Elections présidentielles 2017

La communauté internationale dans son ensemble ne reconnait pas le régime de Andry Rajoelina. Exemple peut-être mineur, mais c'est Marc Ravalomanana qui est invité pour l'investiture de Jakob Zuma comme président de l'Afrique du sud ! Et ce faisant, toutes les aides indispensables à Madagascar sont annulées, bloquées ou suspendues. Le président de la HAT est surpris de cette non-reconnaissance, mais force est de constater que les exactions et arrestations à tout va ont fait mauvais effet dans les chancelleries.
On se demande d'ailleurs qui décide de ces actions ? La présidence, le conseil de la HAT, les militaires ? Quelle est la marge de manoeuvre du jeune président, pris entre ses partisans de la première heure, les différents courants dans l'armée, les anciens revenus d'exil, les politiciens désirant participer au renouveau ? Plus les légalistes demandant le retour de Ravalomanana.
Le plus grand ennemi du pouvoir actuel est le temps. L'ariary est proche des 2800 pour un euro, il a perdu dix pour cent en 6 semaines, certains le voient à 3000 fin juin.

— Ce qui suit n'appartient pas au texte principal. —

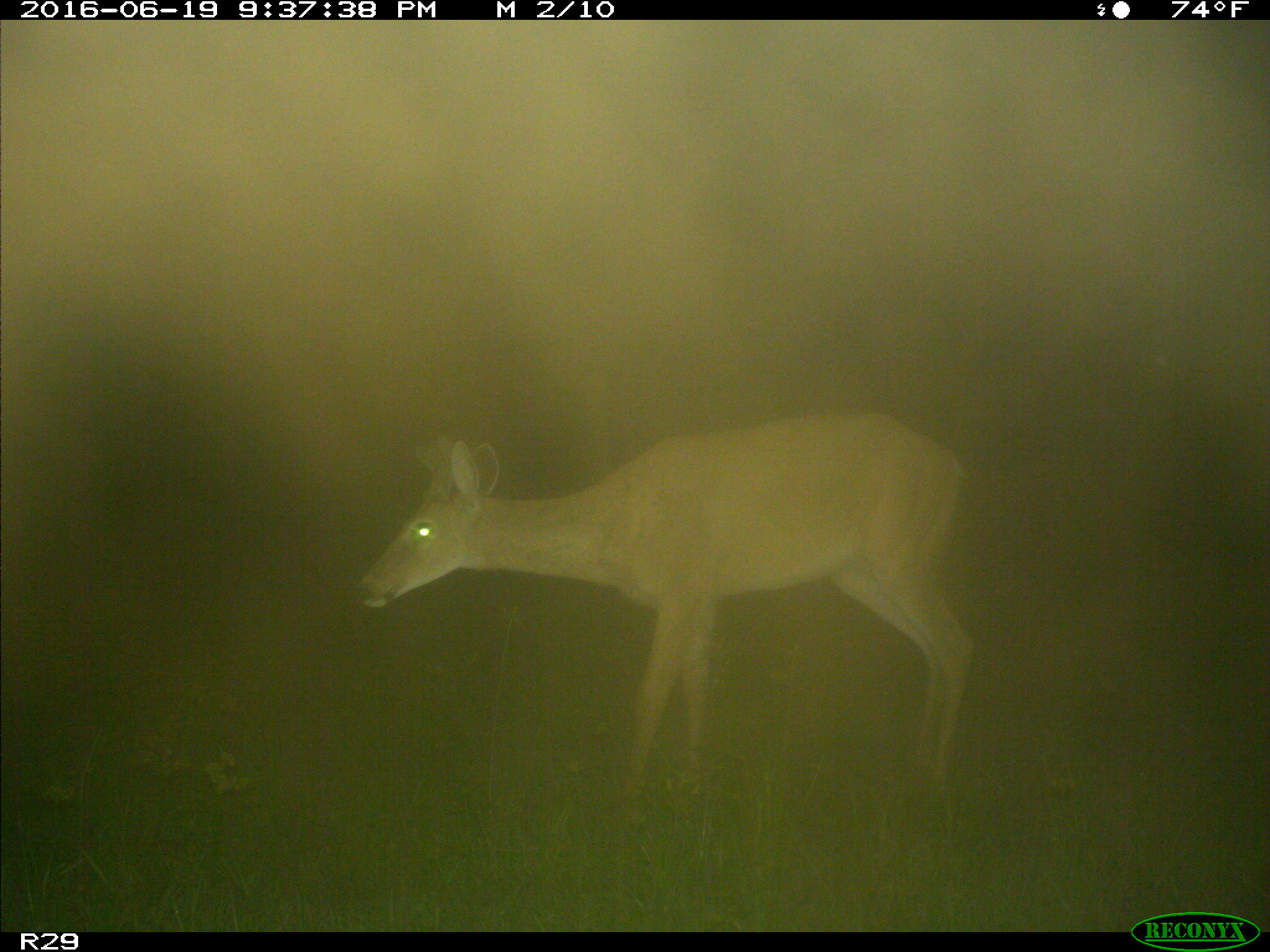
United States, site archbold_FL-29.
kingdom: Animalia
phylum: Chordata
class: Mammalia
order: Artiodactyla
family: Cervidae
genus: Odocoileus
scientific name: Odocoileus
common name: deer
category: unidentified deer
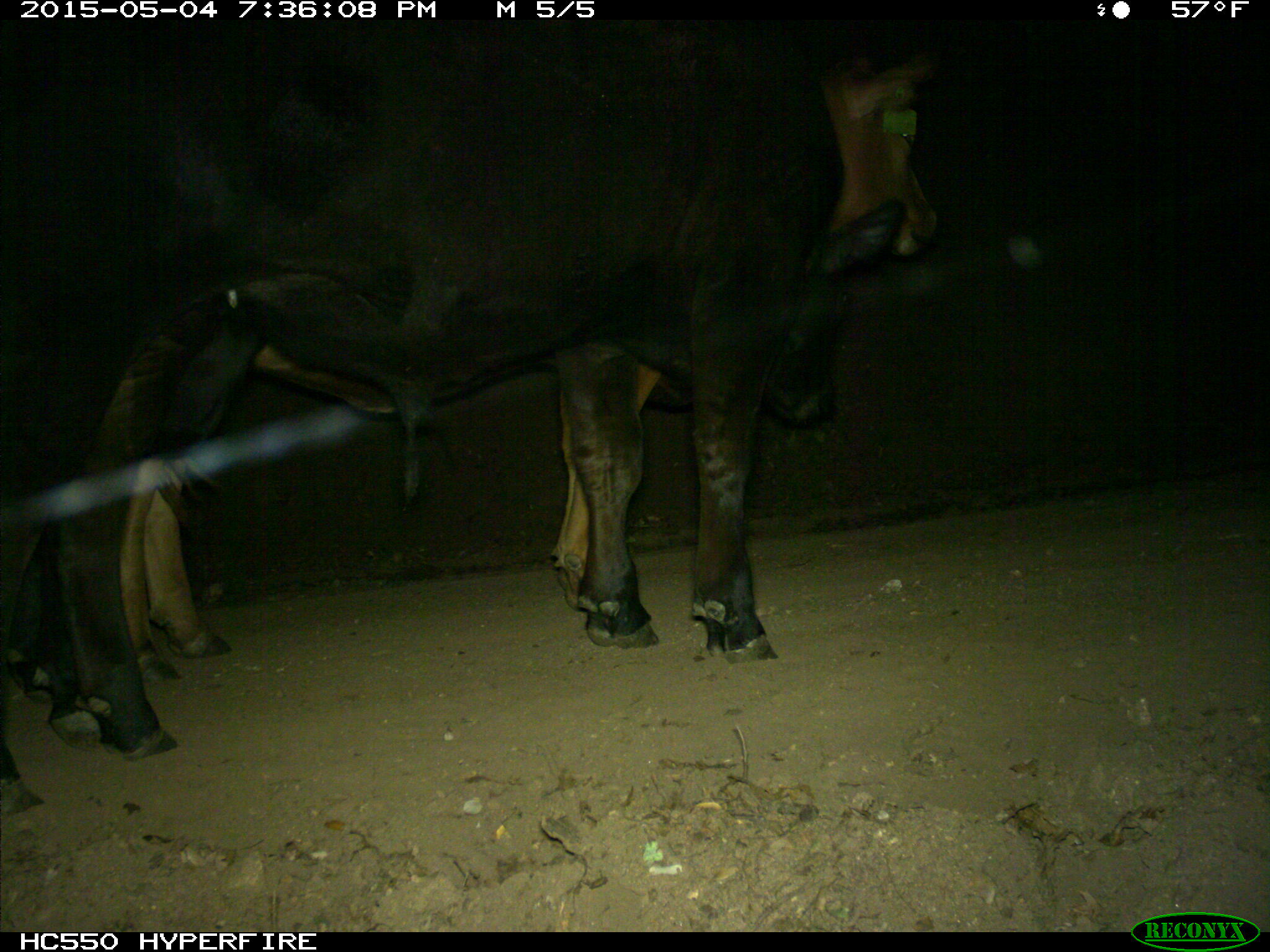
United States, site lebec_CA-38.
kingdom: Animalia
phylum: Chordata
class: Mammalia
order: Artiodactyla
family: Bovidae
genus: Bos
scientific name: Bos taurus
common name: domestic cow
Bos taurus (domestic cow).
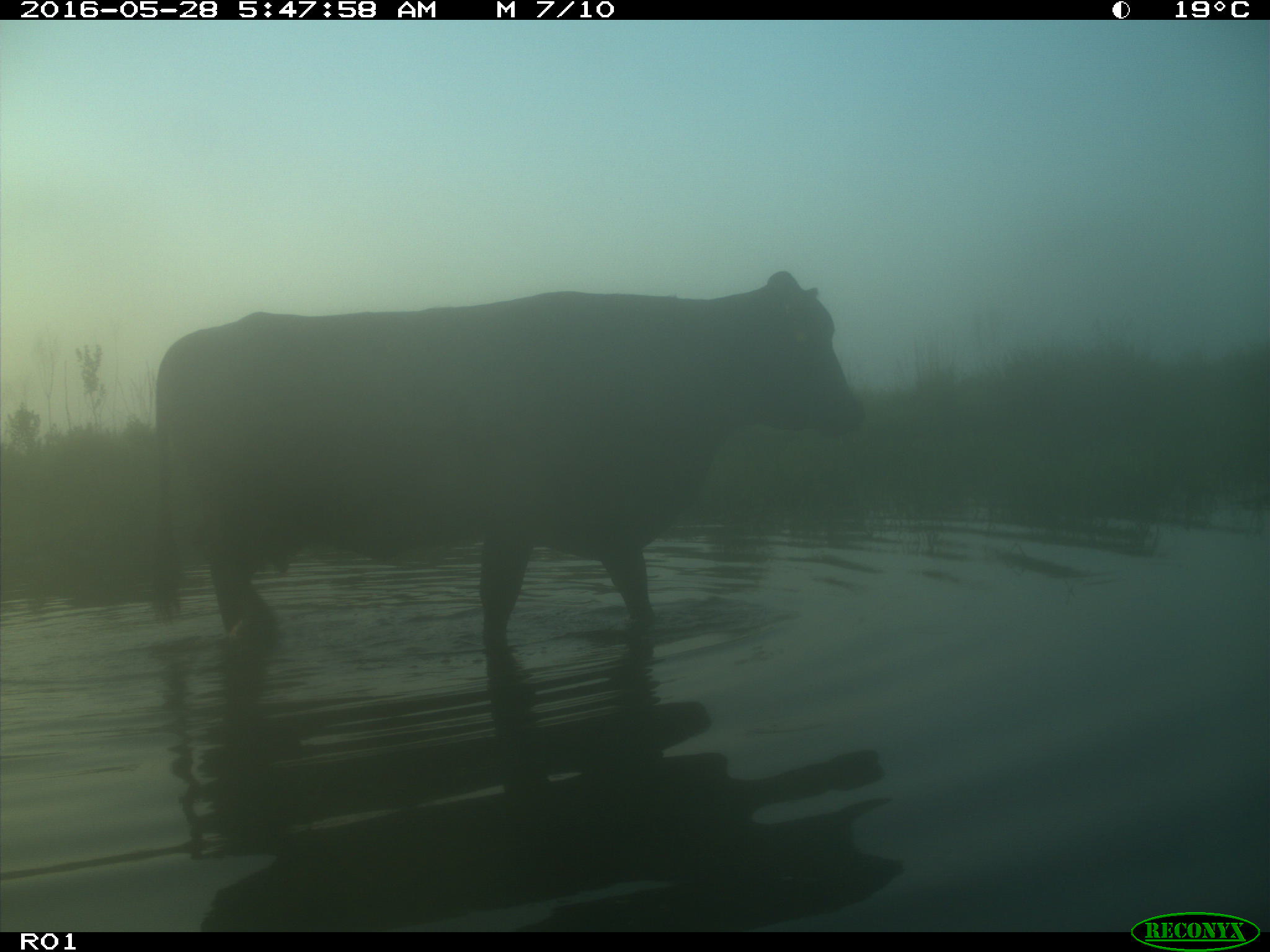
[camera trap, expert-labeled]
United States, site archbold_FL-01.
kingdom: Animalia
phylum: Chordata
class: Mammalia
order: Artiodactyla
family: Bovidae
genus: Bos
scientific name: Bos taurus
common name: domestic cow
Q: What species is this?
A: Bos taurus (domestic cow).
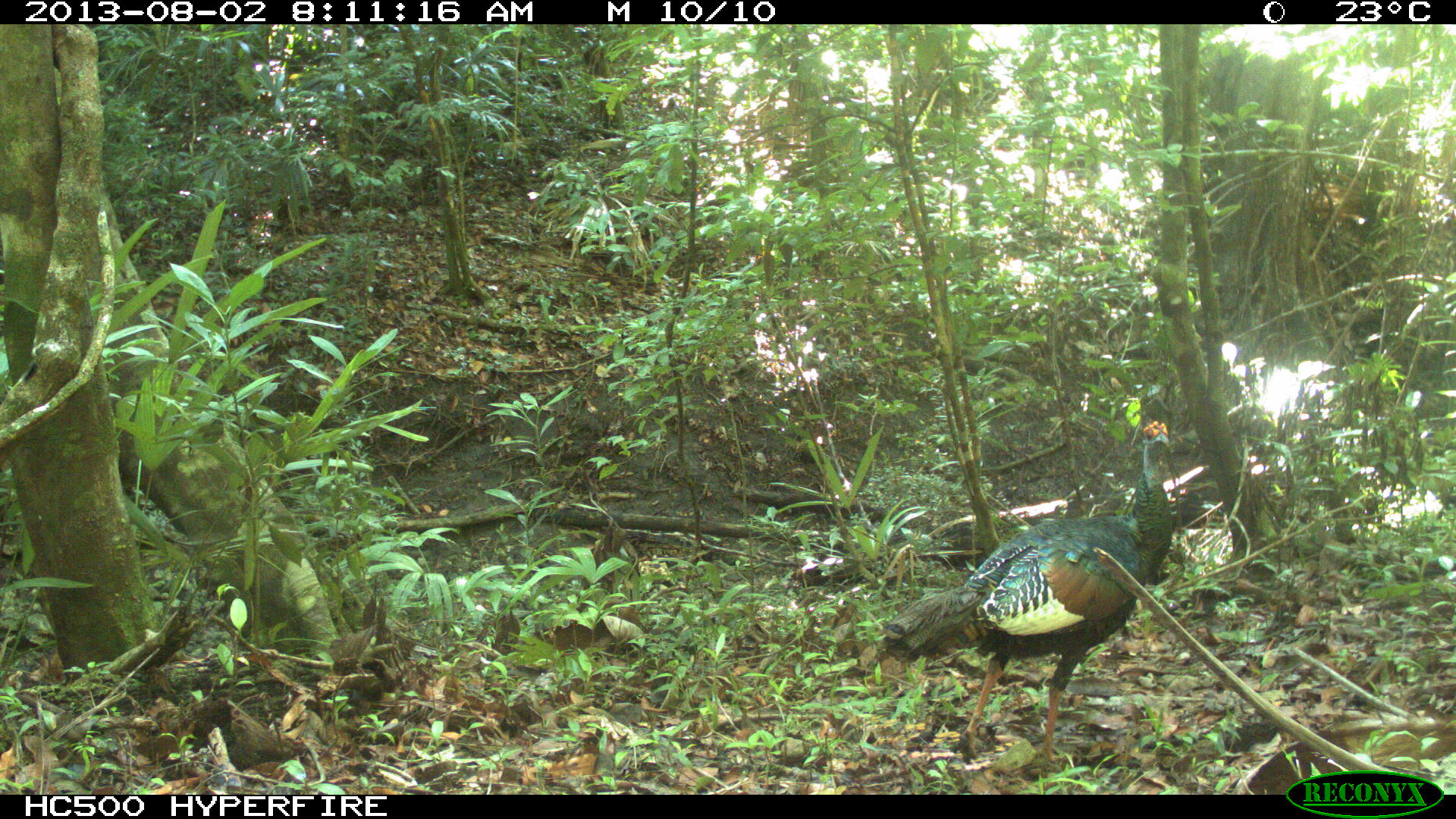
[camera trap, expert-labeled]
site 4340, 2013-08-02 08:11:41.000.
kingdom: Animalia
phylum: Chordata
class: Aves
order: Galliformes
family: Phasianidae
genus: Meleagris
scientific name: Meleagris ocellata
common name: ocellated turkey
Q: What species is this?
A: Meleagris ocellata (ocellated turkey).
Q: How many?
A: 1.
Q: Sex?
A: Male.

D'où une augmentation des produits importés, que ce soit le pétrole, les ppn et les produits manufacturés. Hausses automatiquement répercutées sur les prix locaux, accentuant les difficultés du consommateur malgache. Parallèlement, les exportations devraient être favorisées, mais le rapatriement de devises sera-t-il effectif vu les problèmes actuels ? Les investisseurs, comme tout le monde attendent un signal fort d'ouverture.Ce signal ne peut être que la mise en place d'élections rapidement, qui tranquilliseraient d'abord les malgaches, les bailleurs de fonds ainsi que les pays étrangers partenaires ou non de Madagascar.
Et se tourner vers d'autres pays tel l'Arabie Saoudite comme en ce moment n'est qu'une fuite en avant, et leur aide et investissements éventuels ne seront pas gratuits. Le temps joue contre le pouvoir en l'espèce, les touristes et leurs devises ont fui la grande ile. Les commandes dans les zones franches sont reportées, les investisseurs scrutent d'autres horizons. Il faut un consensus rapide, même boîteux, pour que Madagascar ne sombre pas dans une des plus grandes crises économiques de son histoire.